Außerordentlicher Ministerrat
Die Eskalation der Spannungen zwischen der Regierung und der Justiz gipfelte in der Entscheidung der Regierung, ceinen außerordentlichen Ministerrat einberufen Ziel des Treffens ist es, das jüngste Urteil des römischen Gerichts zu umgehen, das die Überstellung von Migranten nach Albanien mit der Begründung ablehnte, dass dies gegen europäische Vorschriften verstoße. Tatsächlich arbeitet Palazzo Chigi an einem Gesetzesdekret, das die Liste der sicheren Länder ändert, um die Auslagerung der Steuerung der Migrationsströme zu erleichtern. Es besteht jedoch die Gefahr, dass die Operation zu einem Konflikt mit dem Gerichtshof der Europäischen Union führt.
Das Risiko eines Konflikts mit Europa
Die Initiative der Meloni-Regierung ist Teil eines Kontexts wachsender Spannungen mit der Europäischen Union.
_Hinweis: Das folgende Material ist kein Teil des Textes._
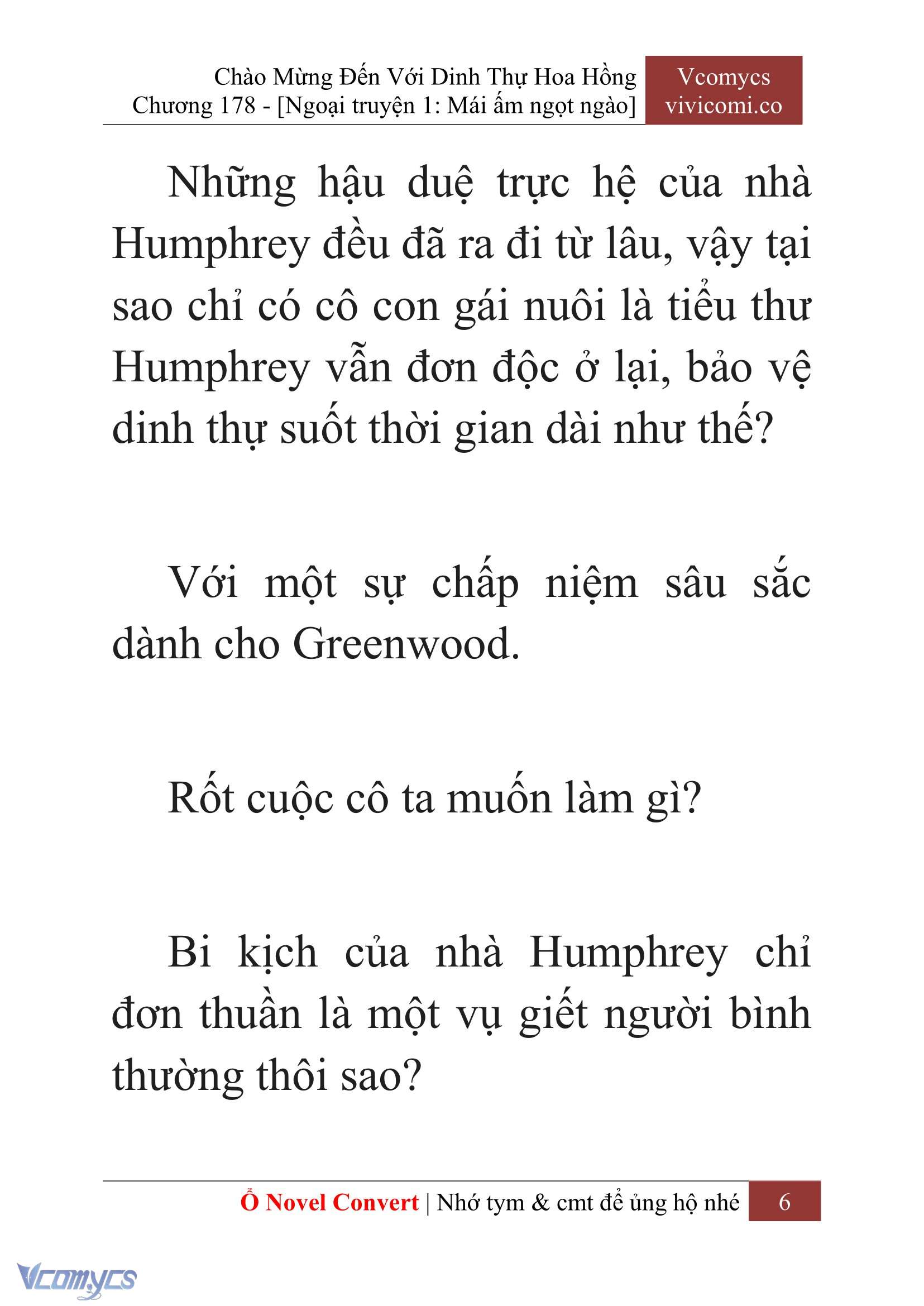 Chào Mừng Đến Với Dinh Thự Hoa Hồng
Chương 178 - [Ngoại truyện 1: Mái ấm ngọt ngào]

Vcomycs
vivicomi.co

Những hậu duệ trực hệ của nhà Humphrey đều đã ra đi từ lâu, vậy tại sao chỉ có cô con gái nuôi là tiểu thư Humphrey vẫn đơn độc ở lại, bảo vệ dinh thự suốt thời gian dài như thế?

Với một sự chấp niệm sâu sắc dành cho Greenwood.

Rốt cuộc cô ta muốn làm gì?

Bi kịch của nhà Humphrey chỉ đơn thuần là một vụ giết người bình thường thôi sao?

Ổ Novel Convert | Nhớ tym & cmt để ủng hộ nhé 6

Vcomycs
Das hat der EU-Gerichtshof bereits klargestellt Es ist den Mitgliedsländern nicht möglich, Migranten in Drittländer abzuschieben wo auch nur die potenzielle Gefahr von Menschenrechtsverletzungen besteht, etwa Todesstrafen oder erniedrigende Behandlung. Diese Haltung könnte den Weg für einen rechtlichen Konflikt mit den europäischen Institutionen ebnen, ein Szenario, das der Quirinale unbedingt vermeiden möchte. Tatsächlich scheint Mattarella besorgt darüber zu sein, welche Richtung die Angelegenheit nehmen könnte, und betont, wie wichtig es für die Institutionen sei, einen konstruktiven Dialog aufrechtzuerhalten und bestehende Gräben nicht zu vertiefen.
Il Der albanische Fall hat nicht nur auf nationaler, sondern auch auf europäischer Ebene Fragen aufgeworfen. Die Bewältigung der Migrationsströme ist ein Thema, das die gesamte Union betrifft, und Italien steht aufgrund seiner Migrationspolitik bereits im Rampenlicht. Ein möglicher Konflikt mit dem EU-Gerichtshof könnte nicht nur rechtliche, sondern auch politische und wirtschaftliche Auswirkungen haben. In diesem Zusammenhang wird Melonis Vermittlungsfähigkeit ebenso auf die Probe gestellt wie seine Fähigkeit, Beziehungen zu anderen Institutionen zu verwalten.